Navigate to the connections page, click on "Airflow", then follow the prompt. Metaplane will associate all Airflow DAGs and Tasks with this connection. Set the "Host URL" to the URL of your Airflow UI. This will ensure we can link to your DAGs from Metaplane.

Once the Airflow connection has been created, please take note of the connection ID which can be copied from the URL. It will look something like: app.metaplane.dev/s/<your connectionId UUID>

DAG and Task runtime monitoring

Metaplane can monitor Airflow DAG and Task runtimes so users are alerted when DAGs take longer than expected to run. Follow the below instructions to set up Airflow Callbacks to send Airflow data to Metaplane when Airflow DAGs and Tasks complete. Once enabled, Metaplane will automatically create monitors to track your DAG runtimes. Metaplane will not automatically create monitors for your Task runtimes to avoid noisy alerting. If you would like to enable Task-level monitoring, you can do so from the app.
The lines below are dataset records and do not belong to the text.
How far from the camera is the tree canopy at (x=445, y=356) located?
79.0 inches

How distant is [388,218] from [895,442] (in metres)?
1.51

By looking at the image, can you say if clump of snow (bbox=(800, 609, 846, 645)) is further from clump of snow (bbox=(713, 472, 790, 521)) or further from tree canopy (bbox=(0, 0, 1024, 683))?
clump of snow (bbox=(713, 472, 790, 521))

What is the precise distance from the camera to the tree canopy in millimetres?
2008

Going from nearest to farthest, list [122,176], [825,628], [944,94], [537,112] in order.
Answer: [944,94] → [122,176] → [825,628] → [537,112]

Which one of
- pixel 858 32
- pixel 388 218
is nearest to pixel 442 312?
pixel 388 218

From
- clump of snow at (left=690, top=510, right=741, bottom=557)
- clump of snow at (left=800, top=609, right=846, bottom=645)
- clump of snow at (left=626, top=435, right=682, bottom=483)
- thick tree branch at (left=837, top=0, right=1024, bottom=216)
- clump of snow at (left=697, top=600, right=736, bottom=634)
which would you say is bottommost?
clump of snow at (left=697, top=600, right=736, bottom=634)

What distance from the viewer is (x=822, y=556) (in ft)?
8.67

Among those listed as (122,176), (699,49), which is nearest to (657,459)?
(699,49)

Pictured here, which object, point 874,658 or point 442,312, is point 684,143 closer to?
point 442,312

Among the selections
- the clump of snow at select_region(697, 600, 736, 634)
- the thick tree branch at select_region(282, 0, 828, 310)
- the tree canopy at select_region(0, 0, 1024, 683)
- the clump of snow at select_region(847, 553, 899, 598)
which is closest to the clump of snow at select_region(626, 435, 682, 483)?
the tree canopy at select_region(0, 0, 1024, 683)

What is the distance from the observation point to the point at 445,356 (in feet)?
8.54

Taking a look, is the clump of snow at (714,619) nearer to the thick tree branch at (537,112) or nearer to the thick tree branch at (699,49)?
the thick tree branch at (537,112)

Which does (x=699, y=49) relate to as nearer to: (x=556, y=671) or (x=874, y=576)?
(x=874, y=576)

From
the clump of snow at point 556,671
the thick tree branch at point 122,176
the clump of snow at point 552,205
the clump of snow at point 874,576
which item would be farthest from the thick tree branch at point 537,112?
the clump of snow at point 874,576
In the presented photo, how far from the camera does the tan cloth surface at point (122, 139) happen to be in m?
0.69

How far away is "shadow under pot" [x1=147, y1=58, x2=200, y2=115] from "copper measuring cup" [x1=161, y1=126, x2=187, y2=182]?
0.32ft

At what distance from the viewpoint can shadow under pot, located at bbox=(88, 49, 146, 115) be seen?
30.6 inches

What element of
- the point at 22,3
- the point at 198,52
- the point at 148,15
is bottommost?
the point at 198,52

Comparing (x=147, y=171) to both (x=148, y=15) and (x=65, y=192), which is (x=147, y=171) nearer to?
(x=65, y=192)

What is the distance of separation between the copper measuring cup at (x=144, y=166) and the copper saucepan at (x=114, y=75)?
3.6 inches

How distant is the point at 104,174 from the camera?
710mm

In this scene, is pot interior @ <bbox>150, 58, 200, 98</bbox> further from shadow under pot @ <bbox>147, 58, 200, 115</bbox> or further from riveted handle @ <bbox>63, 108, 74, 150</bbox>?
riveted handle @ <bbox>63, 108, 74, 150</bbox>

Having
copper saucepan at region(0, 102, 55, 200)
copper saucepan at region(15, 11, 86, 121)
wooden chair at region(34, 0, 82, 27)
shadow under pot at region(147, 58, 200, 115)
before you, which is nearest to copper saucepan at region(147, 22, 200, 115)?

1. Install airflow-metaplane package in Airflow

Add the airflow-metaplane package to your Airflow installation. Please note that installing a new package will require a restart of your Airflow cluster.

2. Create Metaplane connection in Airflow

Once the airflow-metaplane package is installed and Airflow has been restarted, you can define a Metaplane connection either through the Airflow UI or as an environment variable.

Using the Airflow UI

Navigate to the Admin -> Connections page in your Airflow UI.

Add a new connection of type Metaplane.

Connection Id: Set the Connection Id to metaplane_default.

API key: Use an existing API key or follow these instructions to generate a new API key.

Metaplane Airflow connection ID: Paste the connection ID copied from the first step.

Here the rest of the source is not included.